Through the wonders of the internet you can now see every MoMA exhibit ever. Earlier this month the Museum of Modern Art in New York made their complete exhibition history, including photographs, archival documents, & exhibit catalogs, available online. The 86-year-old Museum of Modern Art just released an extensive digital archive featuring 33,000 images, including installation shots, exhibition checklists, and press releases that chronicle the museum’s long exhibition history, from 1929 to today.
This includes the watershed 1932 exhibit entitled Modern Architecture: International Exhibit, which originally ran from February 9 to March 23, 1932. The exhibit was curated by Architect Philip Johnson who corroborated with architectural historian Henry-Russell Hitchcock. This collaboration would lead to their co-authored book, The International Style: Architecture Since 1922. The term “International Style” was first used in their book to describe these light-appearing rectilinear forms with taut plane surfaces that have been completely stripped of applied ornamentation and were often constructed from glass and steel. The book would lend its title to the architectural style.

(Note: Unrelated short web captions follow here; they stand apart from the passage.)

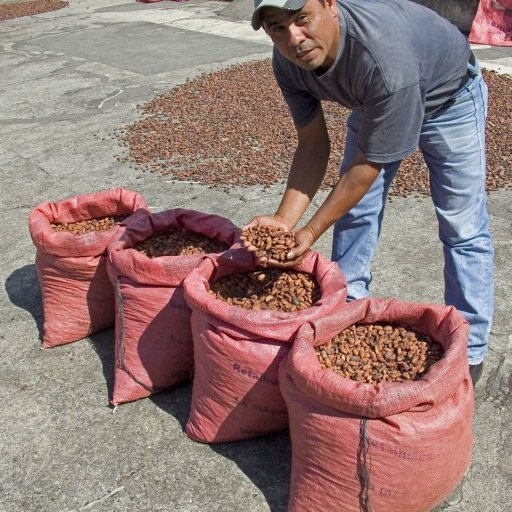 dry cacao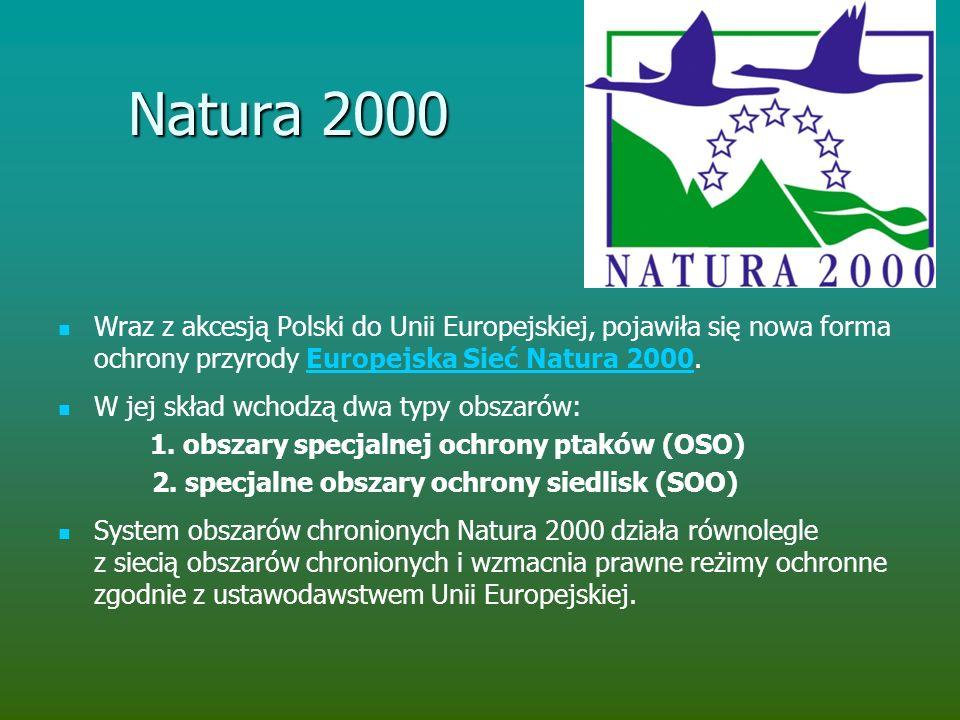 Natura 2000 Wraz z akcesją Polski do Unii Europejskiej, pojawiła się nowa forma ochrony przyrody Europejska Sieć Natura 2000.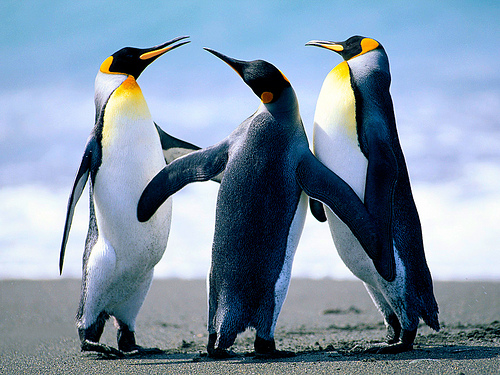 three penguins hanging out together
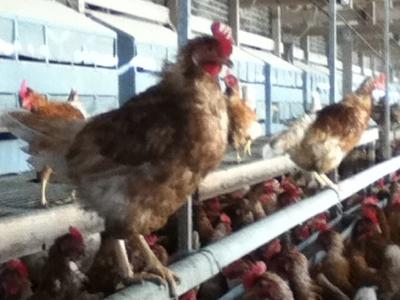 信州伊那谷のたまごやの有精卵の親鶏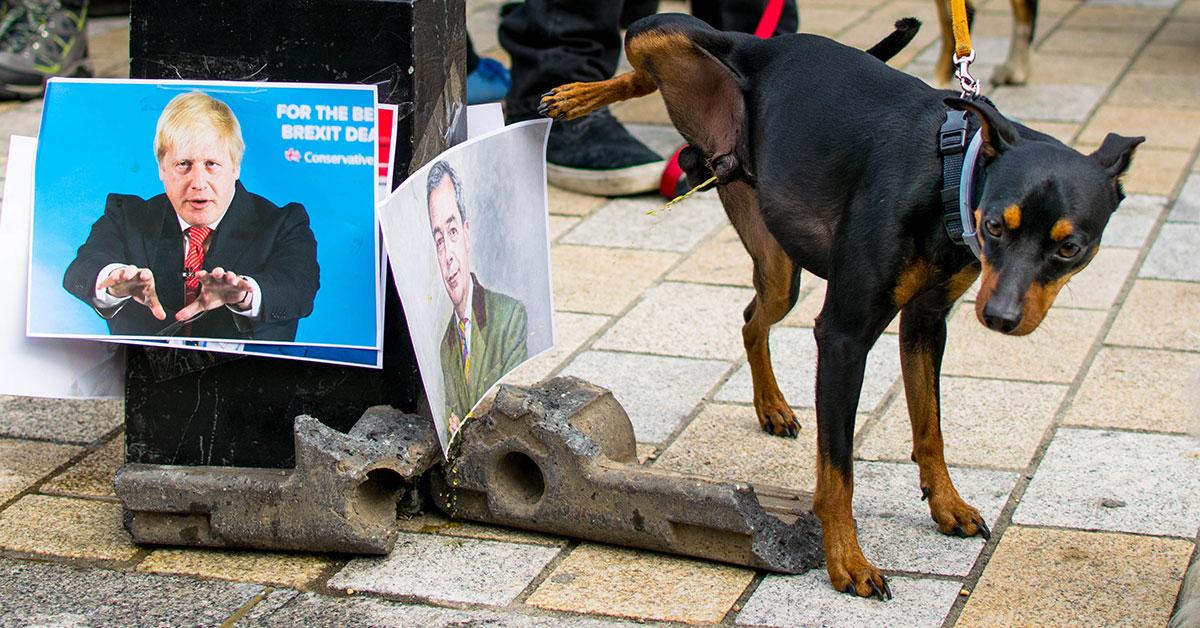 Dog urinating on photos of Boris Johnson and Nigel Farage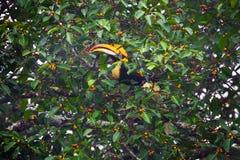 Female  Great hornbill (Buceros bicornis) Stock Photos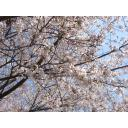 桜花-04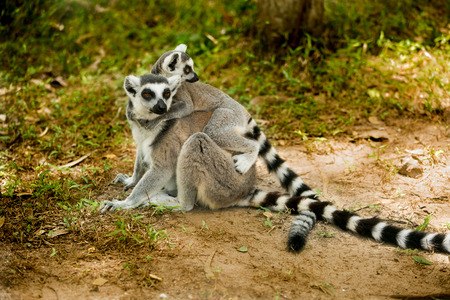 Baby ring- tailed Lemur on mother back.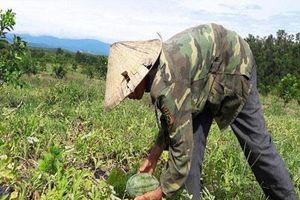 Hà Tĩnh: Trồng dưa hấu dưới tán bưởi, sau 3 tháng lời cả trăm triệu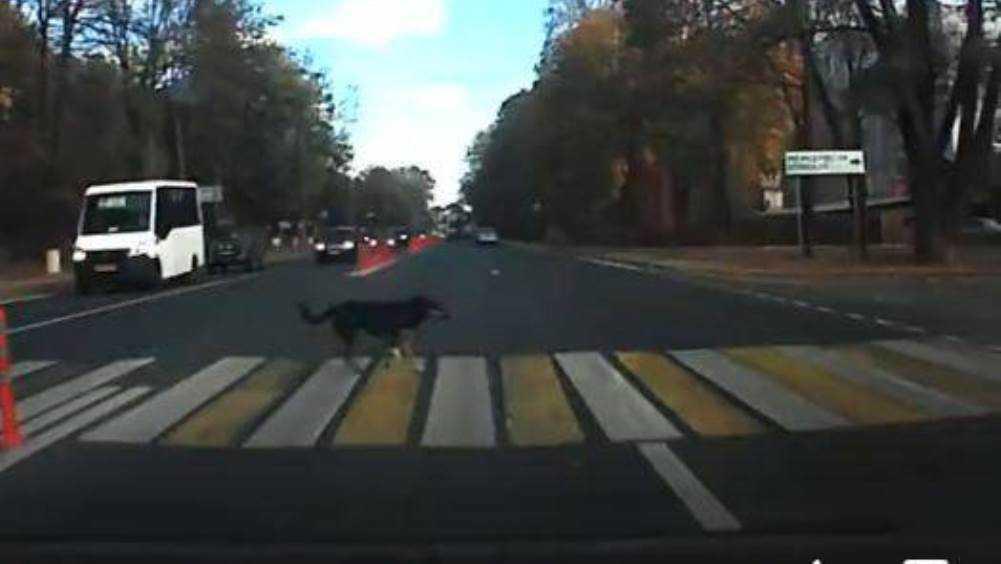Жителей Брянска умилила собака, переходившая дорогу по «зебре»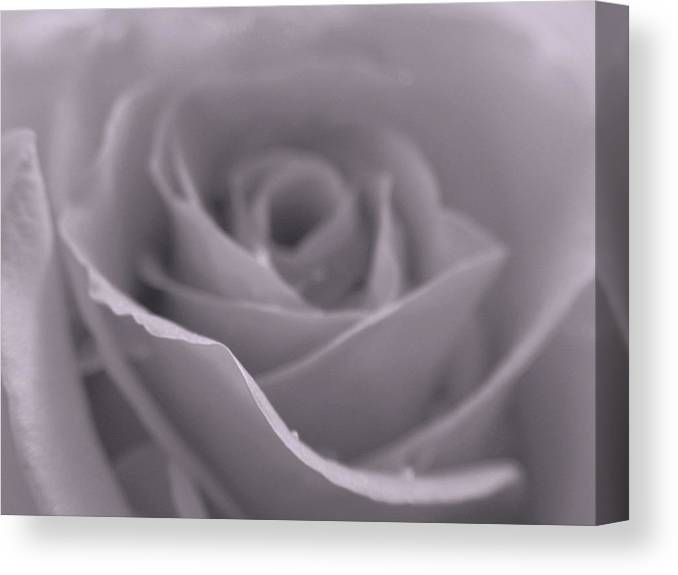 Rose Canvas Print featuring the photograph Bw Rose by Juergen Roth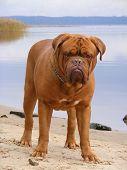 French Mastiff Standing At The Lake Coast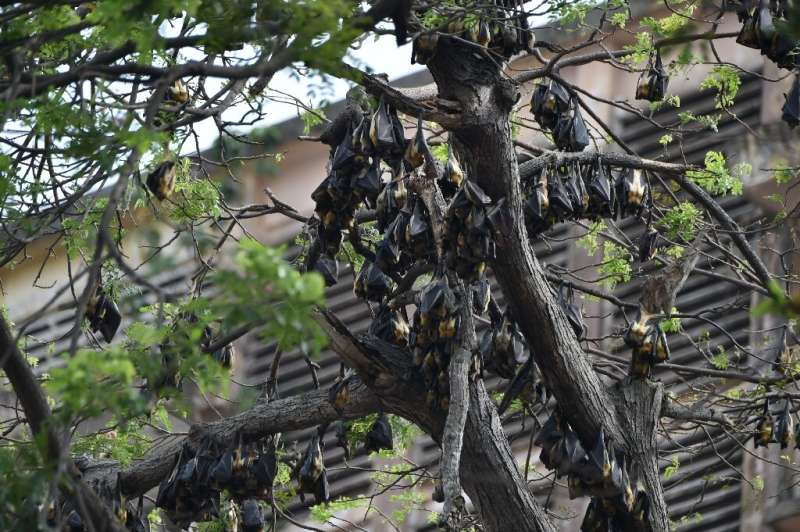 During the daytime, the bats hang from trees in the Plateau, Abidjan's business district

The exhibition is significant for its focused approach to the architectural exhibition. Highly curated in nature, the 1932 exhibition was driven by a desire to promote and consolidate the theory of international modernism. As a result, the principles of International Modernism, as opposed to regional modernist design, rose to the forefront of architectural style and theory.
While most of the architects in the exhibit were European, several Americans including Frank Lloyd Wright were featured. As a result of Wright’s inclusion in the exhibition catalog, the Sullivan House and the Charnley House are specifically mentioned, which I thought is pretty cool. They are mis-labeled as being in “River Springs” in one instance and another instance as “Ocean Springs, Illinois.” I’ve found other documents written by Mr. Hitchcock on the work of Louis Sullivan to contain incorrect information, so the MoMA exhibit is not unique in the error.
I don’t remember a mention of the Sullivan House or the Charnley-Norwood House in The International Style though I might have missed it. I do recall the discussion that tongue and groove boards were one of the few acceptable (to these modernist) surface materials, so Mississippi’s historic building stock would be considered pretty cool by these modernists.
Categories: Architectural Research, Asides, Historic Preservation, Modernism, Museums, Ocean Springs
Is Ocean Springs, Illinois anywhere near Seaside, Kansas or Ocean View, South Dakota? Just wondering…;))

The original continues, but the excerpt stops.